"Government proposals to radically alter the planning system have attracted widespread criticism. The National Trust and CPRE have pointed out that they are based on a presumption in favour of development and do not give sufficient protection to the landscape. While national parks, areas of outstanding natural beauty and green belts appear to be safe from the threat of excessive development, so-called “ordinary” countryside, ie the majority of the UK, is not.
Most of Norfolk does not have special landscape status and we won’t even have to wait for the new planning system to be introduced to see large chunks of our countryside allocated for housing – the core strategies of local councils have already begun this process.
The Greater Norwich Development Partnership’s Joint Core Strategy for Broadland, South Norfolk and Norwich includes plans for 37,000 extra houses by 2026, mainly on greenfield sites. Long Stratton will double in size; 10,000 houses will be built in the “growth triangle” north east of Norwich; Wymondham and Hethersett are due for 3,200; Norwich will become a city the size of Nottingham. Andrew Proctor, the leader of Broadland Council, in order to support the case for the housing targets (EDP, September 21), highlighted the plight of local people unable to find the right type of housing for their needs. He is right to support the provision of new housing to satisfy these demands but he is wrong to use these needs in an attempt to justify the huge housing numbers in the Joint Core Strategy.
On September 21, the total number of applicants on the housing registers of Broadland, Norwich and South Norfolk councils was 13,898, but only around 30pc are defined as inadequately housed (just over 4,000). It is scurrilous to attempt to justify the building of 37,000 new houses to cater for these needs, especially as there are currently 1,470 empty properties within the territory of these three councils.
CPRE fully supports the provision of an adequate level of new housing to satisfy local demand but the Joint Core Strategy is not really about this. It is a plan based on the encouragement of inward migration. The 33,000 extra houses that will be built in the Norwich Policy Area are mainly to cater for a planned population increase of 50,000 people.
Norfolk is special because it has a relatively low population density and because it is relatively remote from large industrial urban conurbations. It is therefore more tranquil than the majority of the UK; it suffers from less light and noise pollution and settlements are generally compact and separated from each other. It is these features that the massive growth in the JCS threatens. For starters, just imagine the congestion that will result
from the 42,920 extra cars that will accompany the building of 37,000 new houses (average number of cars per UK household is 1.16).

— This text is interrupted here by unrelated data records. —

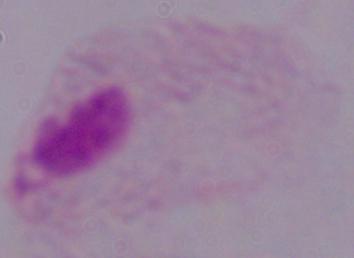

{
  "identification": "trichomonad",
  "modality": "photomicrograph",
  "magnification": "1000x"
}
Give the position of every leukocyte visible.
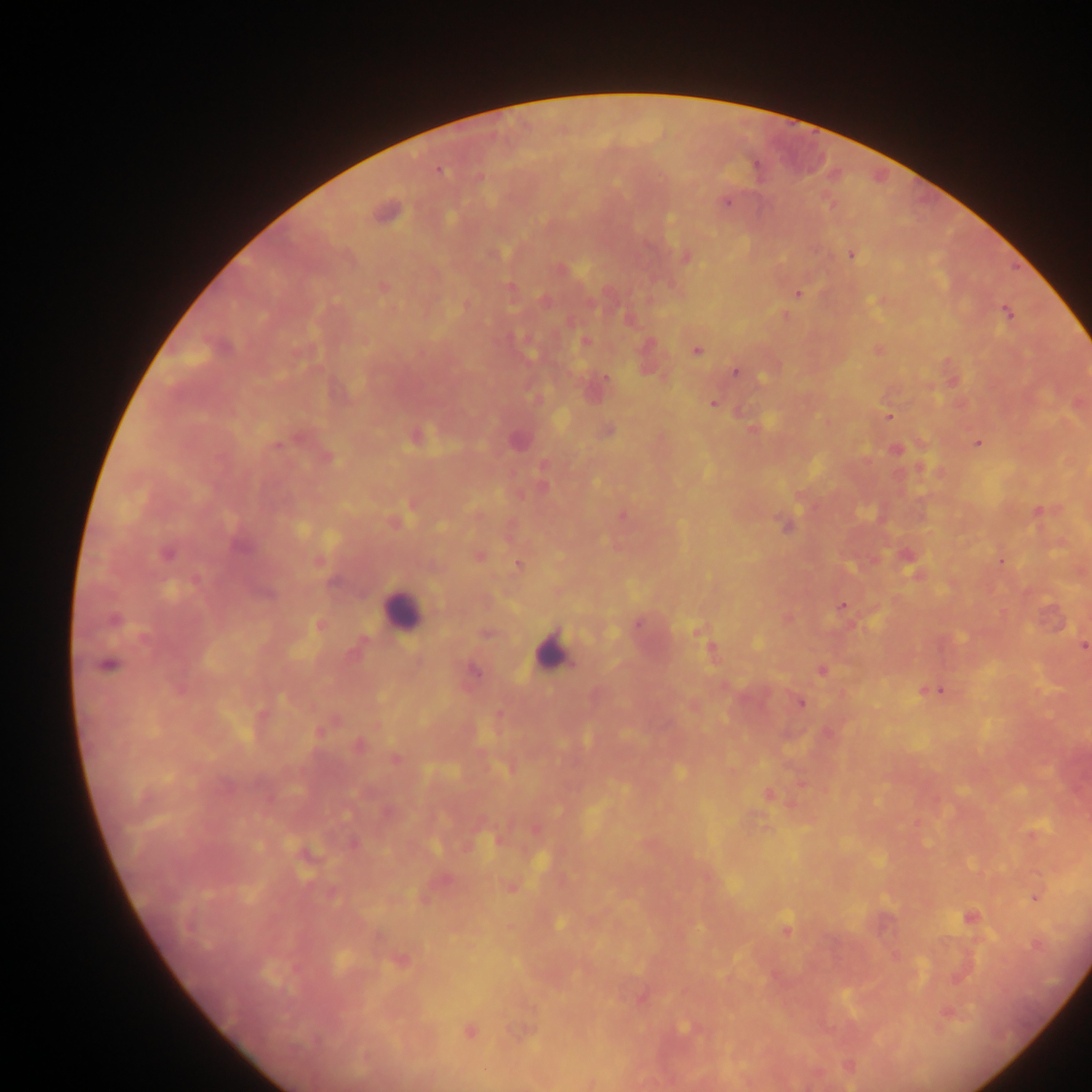
Approximate centers as (x, y) in pixels.
Leukocytes: (401, 610), (550, 652).

Plasmodium parasite locations: (756, 165), (439, 171), (727, 202), (384, 213), (851, 254), (685, 258), (383, 287), (510, 288), (798, 294), (1007, 312), (585, 342), (696, 351), (736, 372), (605, 377), (713, 403), (888, 416), (608, 430), (416, 437), (517, 441), (978, 443), (278, 445), (786, 525), (240, 547), (166, 554), (479, 555), (518, 565), (842, 607), (114, 619), (637, 624), (1083, 646), (711, 649), (108, 665), (822, 670), (474, 671), (940, 691), (800, 703), (358, 745), (394, 758), (769, 795), (498, 840), (1036, 897), (970, 917), (560, 923), (786, 928), (684, 1028), (469, 1032). Image is 1092×1092 pixels. One field of view. Sample from Ghana. Thick blood smear. Photographed through a microscope with a mobile-phone camera.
Report the malaria status of this cell.
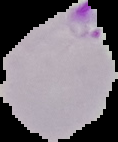
It is parasitized.

From a thin blood film. Segmented cell region on a black background. Image is 118×142 pixels.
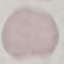

Malaria status: uninfected. Giemsa stain. Thin smear of blood. Acquired by smartphone through the microscope eyepiece. Automatically extracted cell patch, resized to 64 × 64 pixels.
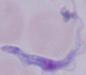

magnification = 1000x
identification = trypanosome
modality = photomicrograph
Report the malaria status of this cell.
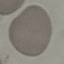

It is uninfected.

stain: Giemsa
preparation: thin smear
capture: smartphone camera at the microscope eyepiece
image_type: automatically extracted cell patch, resized to 64 × 64 pixels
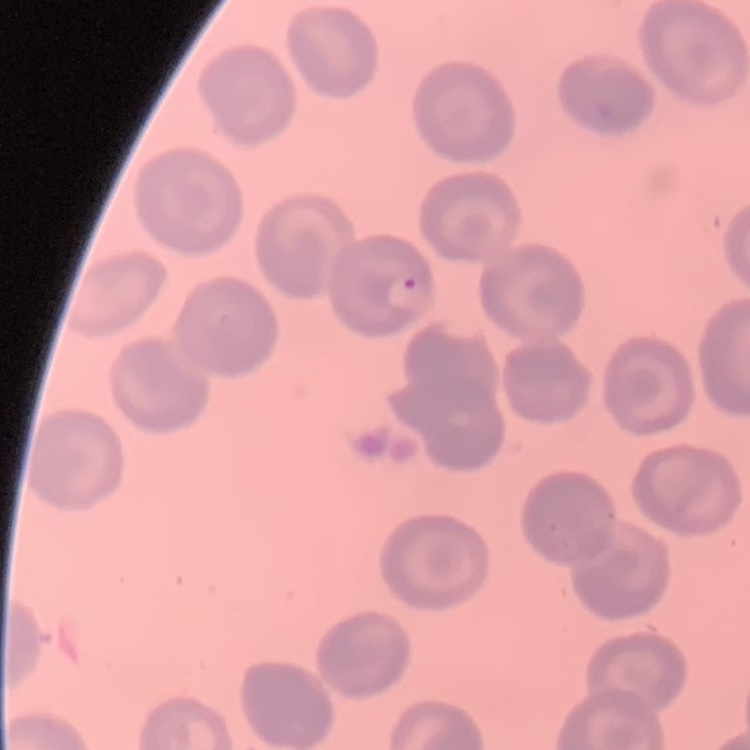
{
  "red_blood_cell_morphology": "no rouleaux formation",
  "stain": "Field's or Giemsa",
  "image_type": "one tile cut from a larger photomicrograph",
  "preparation": "thin blood film"
}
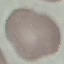
malaria status = uninfected
capture = smartphone through the microscope eyepiece
image type = cell patch, automatically extracted from a larger field of view and resized to 64 × 64 pixels
preparation = thin smear
stain = Giemsa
Comment on the morphology of the erythrocytes.
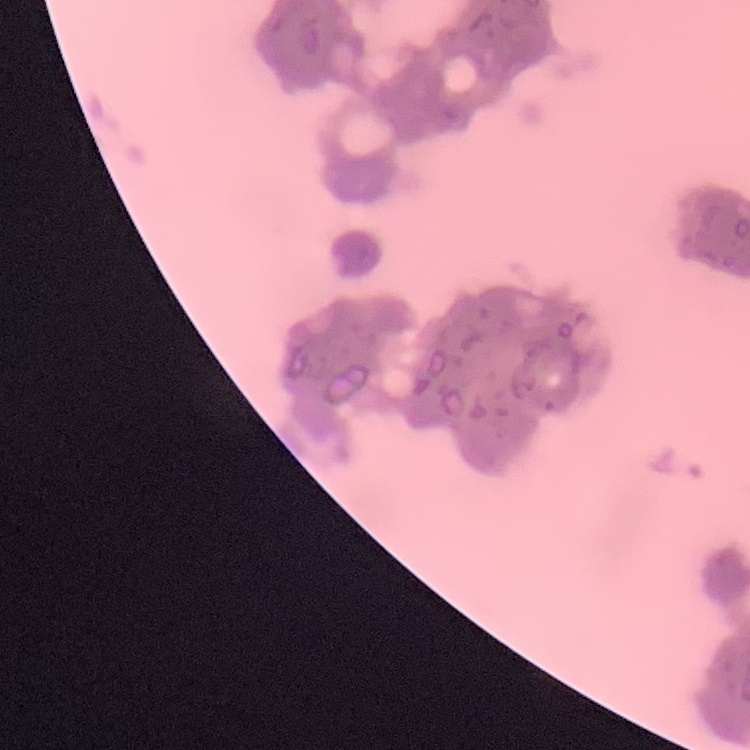
They show rouleaux formation.

Summary:
  - Stain: Field's or Giemsa
  - Image type: one tile cut from a larger photomicrograph
  - Preparation: thin peripheral smear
Point out each leukocyte.
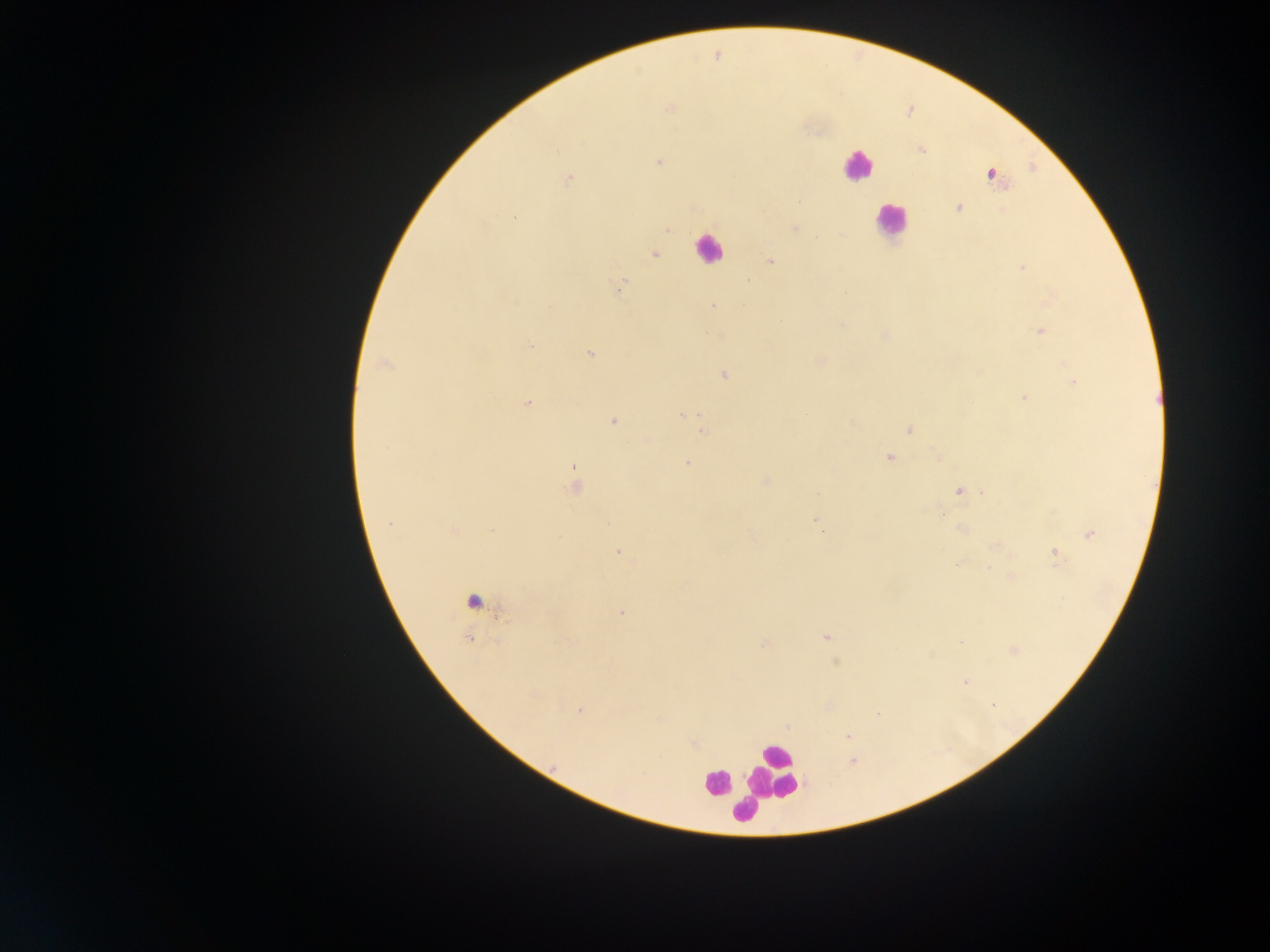
Approximate centers as {x, y} in pixels.
Leukocytes: {856, 166}, {891, 221}, {701, 254}, {782, 757}, {715, 781}, {768, 798}.

Malaria parasite locations: {804, 126}, {921, 150}, {659, 163}, {990, 174}, {568, 179}, {958, 208}, {514, 217}, {795, 227}, {668, 229}, {817, 235}, {655, 254}, {769, 261}, {1022, 266}, {749, 282}, {622, 283}, {846, 291}, {711, 305}, {842, 324}, {1039, 329}, {532, 343}, {591, 353}, {819, 359}, {382, 362}, {724, 374}, {1073, 382}, {1024, 397}, {528, 403}, {680, 416}, {612, 421}, {703, 430}, {908, 430}, {935, 454}, {889, 456}, {687, 464}, {574, 465}, {574, 474}, {766, 480}, {573, 485}, {957, 490}, {817, 493}, {939, 513}, {815, 519}, {389, 523}, {607, 523}, {961, 528}, {492, 531}, {454, 532}, {1089, 534}, {752, 535}, {998, 546}, {616, 550}, {1054, 553}, {990, 568}, {478, 600}, {622, 613}, {825, 637}, {762, 645}, {835, 662}, {964, 680}, {580, 709}, {660, 719}, {847, 736}, {694, 743}, {852, 760}. Image is 1270×952 pixels. Photographed through a microscope with a mobile-phone camera. Single field of view. Thick blood smear. Sample from Ghana.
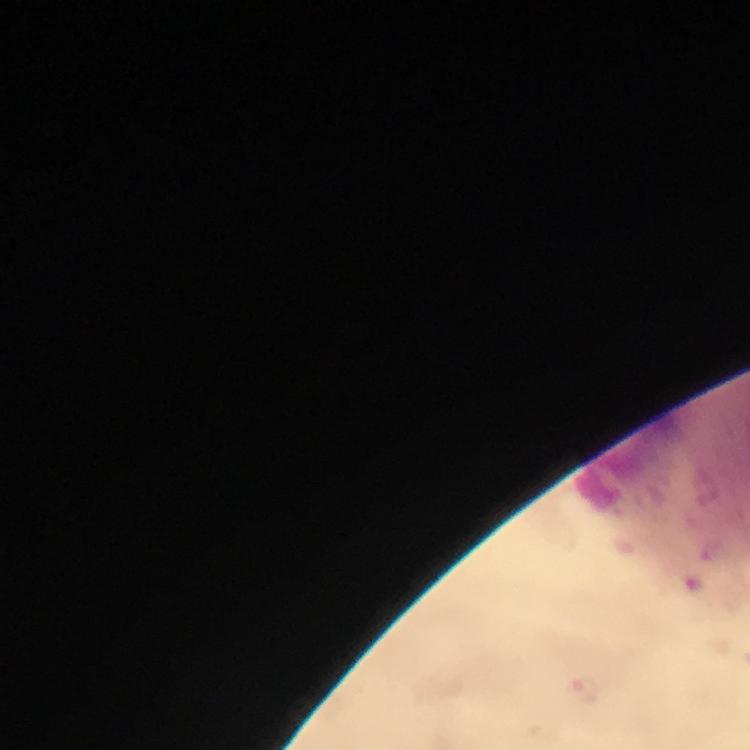

malaria parasite locations = approximate centers as [x, y] in pixels: [584, 689]
stain = Giemsa
preparation = thick smear
immersion oil = used
capture = smartphone camera through the microscope
image size = 750×750 pixels
magnification = 100x
cropped from = a single field of view
context = from a diagnostic examination for malaria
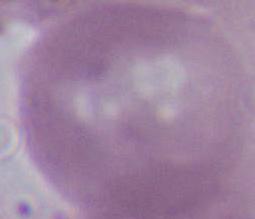
Summary:
  - Identification: erythrocyte
  - Modality: photomicrograph
  - Magnification: 1000x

Supporters of growth cite rising population numbers and decreasing household size as reasons for building all these additional houses. However, the average number of children per couple in the UK is below replacement levels and average household size, currently less than 2.3, surely cannot fall much further. Even if the UK population reaches 70,000,000 by 2030, it then becomes more important that rural, tranquil places like Norfolk are protected from large-scale development. Overcrowded Britain needs its green lungs and national policy should prevent the homogenisation of everywhere into some kind of Home Counties suburban clone.
CPRE wants local people to campaign for a reduction in the housing targets and there will be opportunities to review the core strategies as it becomes increasingly apparent that the economy cannot support the high levels of growth envisaged. Massive house building programmes will not produce some kind of utopia. The USA, and Spain fell into the trap of believing they would and now each has millions of empty unwanted houses. Norfolk needs to “Do Different”."